Art. 28. All correspondence entering the territory of the Republic from foreign countries whatever the final destination, and to be carried on the railroad, will proceed under the control of the New Granadian Postal Authorities. These Authorities will open a current postage account on an annual basis, so that the proportion of the profits corresponding to New Granada under the terms of Article 30 of this contract can be calculated, and to ensure no fraud is perpetrated in this regard.
Art.29. As a result of the previous stipulation, the Company agrees to receive for transport on the railroad either to the next port of destination or to an intermediate address along the route, only those mail bags delivered to the New Granadian Postal Authorities; complying with all the dispositions dictated by the Executive, and also those covered by laws governing the transport of correspondence of foreign nations which has been handed over to this end by employees of the Republic.
Art. 30. The Executive will at all times determine which foreign Nations’ correspondence will be allowed to be transported by rail across the Isthmus of Panamá; but in he cases where such mailbags are carried, the contracts and pecuniary arrangements made for the carriage will fall to the Company, and all the income from these contracts and arrangements will form part of the Company’s funds, forming one of its sources of profits. To compensate for this benefit, the Company is obliged to transport on the railroad, free of charge, all of New Granada’s mailbags, and furthermore to pay to the Government of the Republic five per cent of all the monies received under these contracts or arrangements, whether coming direct from agreements with foreign Governments, other Companies, or from the general rules governing postal charges by Nations with whom the contracts were celebrated.
And it is further stipulated: 1st. However much the Company receives from these contracts, the Government of New Granada will in no case receive less than ten thousand pesos in each year. 2nd. That this payment will be in addition to the three per cent of the net profits of the business to which New Granada has a right; and 3rd., that the right of the Company to celebrate such contracts will in no way negate the contracts which now exist between the Republic of New Granada and certain foreign Nations for the transport of mail bags across the Isthmus of Panamá”.
So, whilst the Colombian Government was being paid for hosting the mails in three different ways, the British, who were already subsidising the Colombian post, began to pay twice to cross the Isthmus and the passage was eating up the whole of the postage GB/Pacific being charged. And things were to get worse.
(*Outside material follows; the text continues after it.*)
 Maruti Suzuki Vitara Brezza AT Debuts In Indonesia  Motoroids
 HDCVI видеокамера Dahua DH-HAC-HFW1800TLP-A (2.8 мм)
The Railroad almost went bankrupt during the construction as it confronted technical difficulties and illness. Thousands, Chinese and Irish among them, perished of typhoid, yellow fever or malaria. It struggled to reach Las Cruces, roughly the halfway point, but when it did, it cut travel time to Panamá substantially, cutting out the river trip up the Chágres. The British then moved their Consulate/post office from Chágres, at the mouth of that river, to Colón (which the Americans insisted on calling Aspinwall after an early pioneer and Director of the Railroad Company), which lay a little further down the coast, on the Caribbean, being the terminus of the railway on that side. The unfinished railway at this juncture still became the quickest route for gold-diggers to travel from the eastern United States to California to join the gold-rush. The new Isthmus crossing resulted in the European posts reaching Australia and other Pacific destinations much more expeditiously.
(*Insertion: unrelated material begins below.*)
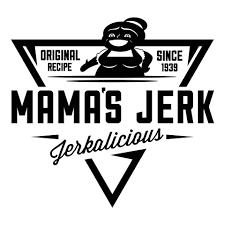 mamas-jerk-logo.png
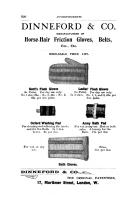 Halaman 600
Two consequences therefore; the Panamá Railroad Company itself became a gold-mine, being the monopoly provider of transport for the crossing, and the volume of mail the British were paying through the nose for, multiplied. Already in 1853 William Perry the British Consul in Panamá was complaining the £40 a month being charged from Colón only as far as Barbacoas was exorbitant. He accused the Railroad of profiteering and exploitation. But the only alternative was to go back to Chágres and go upriver. Entreaties were made to the New Granadian Government to lean on the Railroad, without success, but for a time it was agreed to deduct the rail charge from the Convention charge, but this was repealed in July 1856. Six months before, the GPO began to charge 3d for newspapers crossing to Panamá, an increase of 300%.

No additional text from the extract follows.